1. ## Primitive roots

Suppose g is a primitive root modulo p (a prime) and suppose m|p-1 (1<m<p-1). How many solutions are there to the congruence:

$\displaystyle x^m-g \equiv 0$ (mod p)

My attempt:

$\displaystyle m*ind_gx \equiv ind_gg$ (mod $\displaystyle \phi(p)$)
$\displaystyle \therefore m*ind_gx \equiv p-1 \equiv 0$ (mod $\displaystyle p-1$)
$\displaystyle \therefore ind_gx \equiv 0$ (mod $\displaystyle p-1$)
$\displaystyle \therefore x \equiv 1$ (mod p)

Hence g=1 which is a contradiction so there are no solutions.

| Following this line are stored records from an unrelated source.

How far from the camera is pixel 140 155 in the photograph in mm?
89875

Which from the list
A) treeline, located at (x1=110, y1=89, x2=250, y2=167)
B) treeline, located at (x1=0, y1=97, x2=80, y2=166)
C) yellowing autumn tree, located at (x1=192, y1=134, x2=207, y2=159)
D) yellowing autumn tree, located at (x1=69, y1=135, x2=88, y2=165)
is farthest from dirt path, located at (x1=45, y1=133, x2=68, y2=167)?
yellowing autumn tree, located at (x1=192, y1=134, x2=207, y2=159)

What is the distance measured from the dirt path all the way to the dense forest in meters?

I don't believe my own answer! I have not used the statement that
m|p-1 which tells me that g.c.d(m,$\displaystyle \phi(p))$ = m

2. Originally Posted by Kiwi_Dave
Suppose g is a primitive root modulo p (a prime) and suppose m|p-1 (1<m<p-1). How many solutions are there to the congruence:

$\displaystyle x^m-g \equiv 0$ (mod p)
If there is a solution $\displaystyle x$ then $\displaystyle x\equiv g^y~ (p)$.
Thus, $\displaystyle g^{my} \equiv g^1 ~ (p)$.
Therefore, $\displaystyle my\equiv 1 ~ (p-1)$.
Now $\displaystyle \gcd(m,p-1) =m$ and $\displaystyle m\not | 1$.
Thus, there are no solutions to this congruence.